Los albatros (Diomedeidae) son una familia de portentosas aves marinas del orden Procelariformes que surcan los cielos en majestuosos patrones de vuelo los cuales, según los ornitólogos, son posibles gracias a la compleja anatomía de sus alas, las cuales les permiten viajar grandes distancias consumiendo muy poca energía. Logran así maniobrar ante las inclemencias de los elementos e incluso lanzarse en picada —en vuelo kamikaze— bajo riesgo de muerte, a fin de capturar sus presas en el océano dado el carácter exclusivamente piscívoro de su alimentación. Fue el vate Baudelaire quien con mayor firmeza metafórica hizo poesía de los albatros cuando comparó sus elegantes trazados celestiales con su torpe conducta una vez capturados en tierra; similar a lo acontecido al poeta quien despliega sus alas en el viaje de la escritura mas, al ser atrapado en el mundo terrenal donde no pertenece "concluye la aventura, porque sus alas de gigante no les sirven de nada…".

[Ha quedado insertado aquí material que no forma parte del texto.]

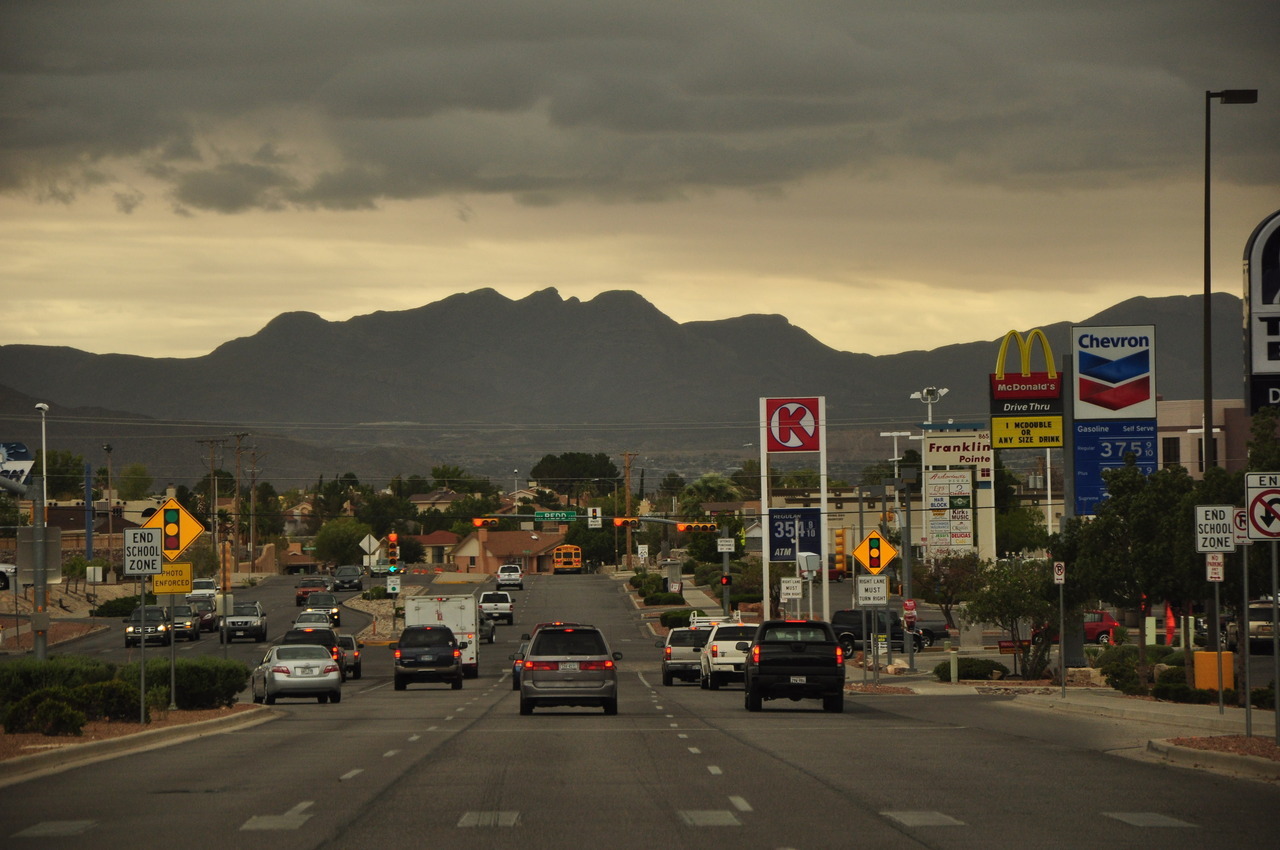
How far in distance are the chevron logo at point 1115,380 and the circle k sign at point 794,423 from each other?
770 inches

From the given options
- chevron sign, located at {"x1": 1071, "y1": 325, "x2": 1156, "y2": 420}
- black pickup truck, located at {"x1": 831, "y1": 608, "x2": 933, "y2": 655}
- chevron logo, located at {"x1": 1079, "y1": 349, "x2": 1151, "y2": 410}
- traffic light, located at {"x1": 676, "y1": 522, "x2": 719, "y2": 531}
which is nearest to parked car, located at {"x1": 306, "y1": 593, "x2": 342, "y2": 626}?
black pickup truck, located at {"x1": 831, "y1": 608, "x2": 933, "y2": 655}

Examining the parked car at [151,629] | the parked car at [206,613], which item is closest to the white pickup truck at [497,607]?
the parked car at [206,613]

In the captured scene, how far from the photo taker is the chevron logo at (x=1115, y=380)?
4944cm

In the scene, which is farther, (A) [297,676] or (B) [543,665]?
(A) [297,676]

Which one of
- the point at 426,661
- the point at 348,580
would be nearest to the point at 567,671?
the point at 426,661

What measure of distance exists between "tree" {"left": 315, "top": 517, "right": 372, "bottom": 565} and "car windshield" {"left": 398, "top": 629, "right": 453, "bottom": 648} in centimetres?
11860

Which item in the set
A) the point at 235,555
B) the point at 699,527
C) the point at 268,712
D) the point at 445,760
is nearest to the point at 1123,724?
the point at 445,760

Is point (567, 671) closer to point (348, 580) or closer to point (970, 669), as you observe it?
point (970, 669)

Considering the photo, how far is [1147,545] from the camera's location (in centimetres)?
3375

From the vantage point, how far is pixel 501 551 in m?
162

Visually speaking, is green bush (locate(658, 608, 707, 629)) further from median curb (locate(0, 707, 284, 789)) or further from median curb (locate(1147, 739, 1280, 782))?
median curb (locate(1147, 739, 1280, 782))

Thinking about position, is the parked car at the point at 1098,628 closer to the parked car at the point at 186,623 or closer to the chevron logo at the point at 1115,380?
the chevron logo at the point at 1115,380

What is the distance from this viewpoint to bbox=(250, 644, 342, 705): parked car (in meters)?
35.9

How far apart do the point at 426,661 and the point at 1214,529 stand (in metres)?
25.5
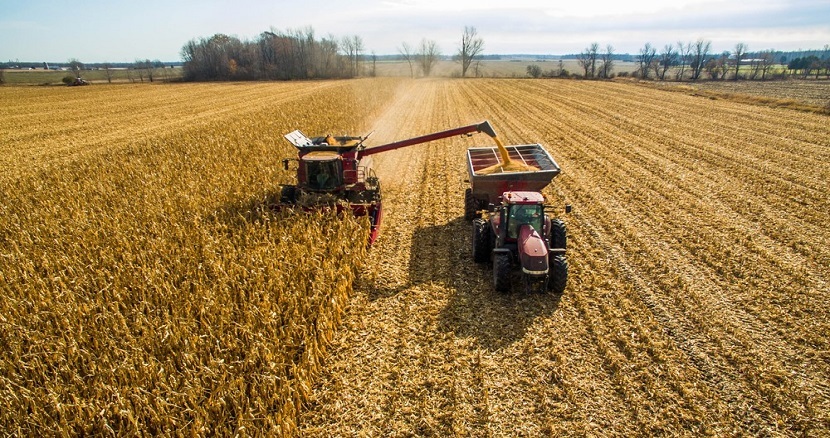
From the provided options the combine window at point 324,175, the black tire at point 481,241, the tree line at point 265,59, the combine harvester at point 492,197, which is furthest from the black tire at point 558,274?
the tree line at point 265,59

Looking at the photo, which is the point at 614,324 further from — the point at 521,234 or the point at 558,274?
the point at 521,234

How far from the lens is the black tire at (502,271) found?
7.43 meters

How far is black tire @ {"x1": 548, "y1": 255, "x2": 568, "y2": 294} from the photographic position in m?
7.39

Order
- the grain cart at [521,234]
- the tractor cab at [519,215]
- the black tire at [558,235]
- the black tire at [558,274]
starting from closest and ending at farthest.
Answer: the grain cart at [521,234] → the black tire at [558,274] → the tractor cab at [519,215] → the black tire at [558,235]

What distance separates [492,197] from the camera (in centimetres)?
936

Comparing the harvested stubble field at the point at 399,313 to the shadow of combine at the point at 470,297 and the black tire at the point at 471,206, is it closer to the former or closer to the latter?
the shadow of combine at the point at 470,297

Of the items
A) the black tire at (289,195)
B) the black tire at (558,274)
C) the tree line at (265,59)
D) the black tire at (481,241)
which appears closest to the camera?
the black tire at (558,274)

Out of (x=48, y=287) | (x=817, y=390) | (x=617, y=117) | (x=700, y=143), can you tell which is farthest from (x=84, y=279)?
(x=617, y=117)

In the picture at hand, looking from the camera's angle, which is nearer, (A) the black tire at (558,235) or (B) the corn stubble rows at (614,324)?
(B) the corn stubble rows at (614,324)

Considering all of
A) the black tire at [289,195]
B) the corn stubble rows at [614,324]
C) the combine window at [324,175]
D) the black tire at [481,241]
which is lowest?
the corn stubble rows at [614,324]

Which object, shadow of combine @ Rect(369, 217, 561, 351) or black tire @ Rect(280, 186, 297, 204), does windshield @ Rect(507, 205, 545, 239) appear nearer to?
shadow of combine @ Rect(369, 217, 561, 351)

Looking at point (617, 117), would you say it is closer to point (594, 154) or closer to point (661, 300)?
point (594, 154)

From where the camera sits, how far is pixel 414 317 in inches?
283

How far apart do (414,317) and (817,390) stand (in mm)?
5621
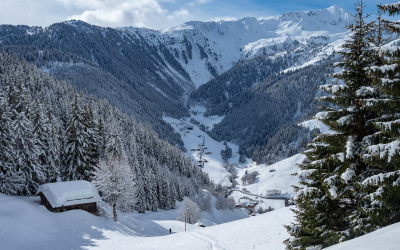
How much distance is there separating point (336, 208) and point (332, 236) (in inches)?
59.7

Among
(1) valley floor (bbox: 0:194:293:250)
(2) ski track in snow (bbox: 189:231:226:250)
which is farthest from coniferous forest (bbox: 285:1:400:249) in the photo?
(2) ski track in snow (bbox: 189:231:226:250)

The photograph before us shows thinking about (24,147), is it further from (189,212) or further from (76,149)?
(189,212)

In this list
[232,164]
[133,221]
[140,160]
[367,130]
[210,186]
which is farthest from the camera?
[232,164]

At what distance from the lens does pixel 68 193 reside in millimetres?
36188

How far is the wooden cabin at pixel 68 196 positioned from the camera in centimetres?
3503

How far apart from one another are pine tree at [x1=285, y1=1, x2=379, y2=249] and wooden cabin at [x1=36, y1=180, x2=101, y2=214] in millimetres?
32631

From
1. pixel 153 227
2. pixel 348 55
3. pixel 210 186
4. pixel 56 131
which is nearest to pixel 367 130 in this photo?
pixel 348 55

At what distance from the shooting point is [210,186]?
11112cm

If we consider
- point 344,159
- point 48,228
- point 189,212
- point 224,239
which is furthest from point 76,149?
point 344,159

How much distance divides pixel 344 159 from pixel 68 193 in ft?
118

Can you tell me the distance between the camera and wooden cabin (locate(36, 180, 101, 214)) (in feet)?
115

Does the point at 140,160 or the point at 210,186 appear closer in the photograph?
the point at 140,160

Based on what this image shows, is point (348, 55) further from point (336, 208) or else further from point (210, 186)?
point (210, 186)

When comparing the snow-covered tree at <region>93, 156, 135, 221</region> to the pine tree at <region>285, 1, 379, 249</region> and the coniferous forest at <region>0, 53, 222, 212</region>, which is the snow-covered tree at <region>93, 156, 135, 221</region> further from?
the pine tree at <region>285, 1, 379, 249</region>
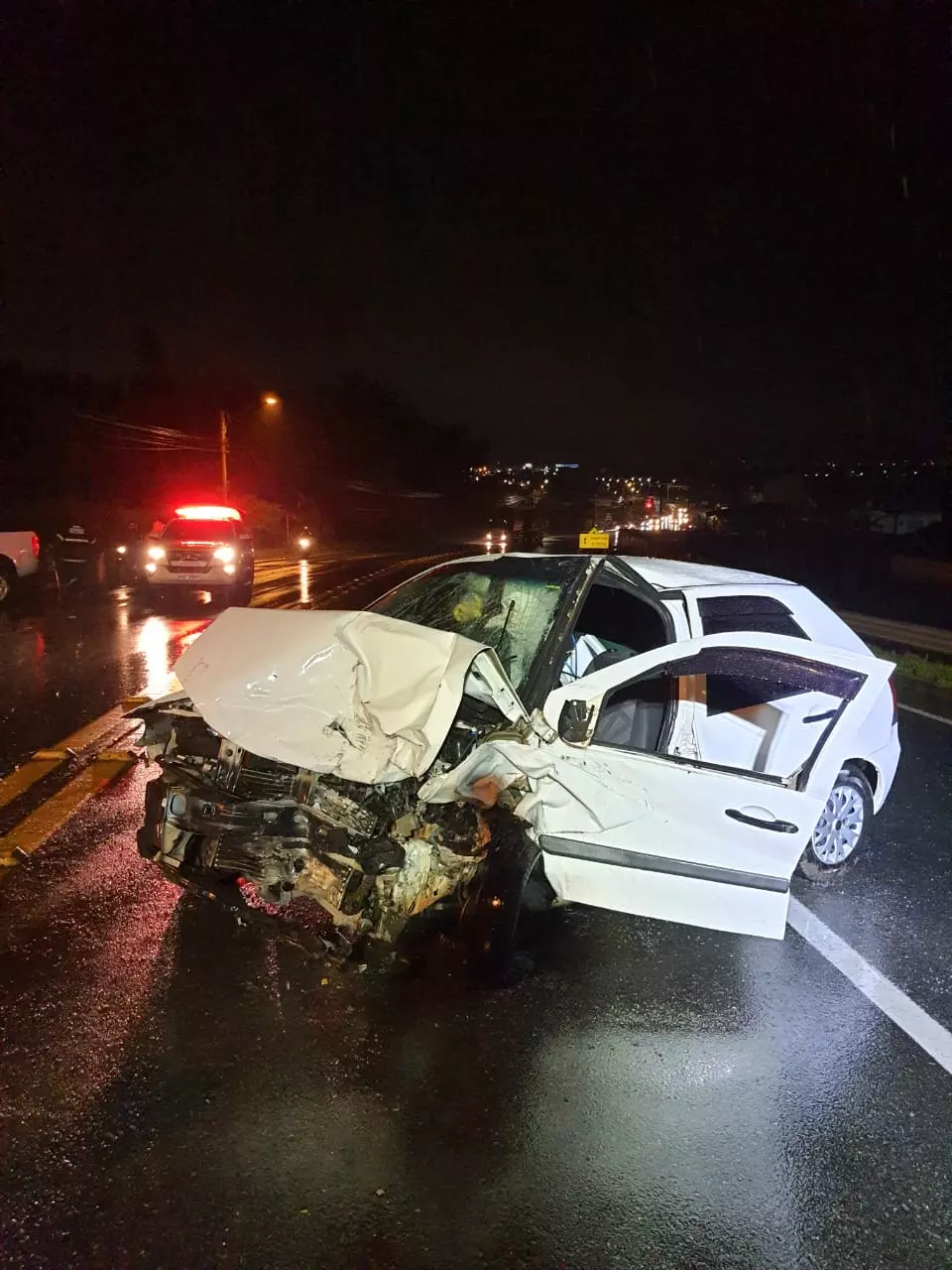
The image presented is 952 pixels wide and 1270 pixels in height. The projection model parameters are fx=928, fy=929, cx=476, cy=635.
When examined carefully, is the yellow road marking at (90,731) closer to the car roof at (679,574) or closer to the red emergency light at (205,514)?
the car roof at (679,574)

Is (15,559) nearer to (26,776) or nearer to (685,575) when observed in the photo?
(26,776)

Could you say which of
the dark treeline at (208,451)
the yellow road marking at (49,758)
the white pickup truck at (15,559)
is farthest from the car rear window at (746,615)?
the dark treeline at (208,451)

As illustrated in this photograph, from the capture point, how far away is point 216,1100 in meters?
3.17

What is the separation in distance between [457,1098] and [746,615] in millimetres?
3207

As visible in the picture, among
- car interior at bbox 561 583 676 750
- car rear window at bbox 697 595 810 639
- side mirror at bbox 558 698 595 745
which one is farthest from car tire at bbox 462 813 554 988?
car rear window at bbox 697 595 810 639

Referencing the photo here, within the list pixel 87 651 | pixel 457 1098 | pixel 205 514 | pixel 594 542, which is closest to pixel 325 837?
pixel 457 1098

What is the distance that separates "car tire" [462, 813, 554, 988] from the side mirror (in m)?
0.41

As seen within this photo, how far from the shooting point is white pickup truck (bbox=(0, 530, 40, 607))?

Aquellos vuelos suicidas utilizados por los pilotos de la Armada Imperial del Japón en las postrimerías de la Segunda Guerra Mundial representaron un encuentro entre una estrategia bélica de desesperación y la tradición cultural de sacrificio suicida sostenida por el sintoísmo japonés, que, despojado de religiosidad y pruritos morales, le acepta como otra forma del morir. Hay aquí una estrecha relación entre el coraje revelado en tal acto de bravura y la ausencia de miedo a sus posibles consecuencias; un cortejo entre la necesidad de supervivencia (sea esta el alimento o la victoria militar) y el convencimiento de la justeza de la causa misma. Los albatros, instintivamente, una y otra vez, armados del "viento divino" del kamikaze se abalanzan contra el océano convencidos de que su destino permanecerá inalterable a pesar de que el más mínimo error o fallo aerodinámico podría costarles la vida.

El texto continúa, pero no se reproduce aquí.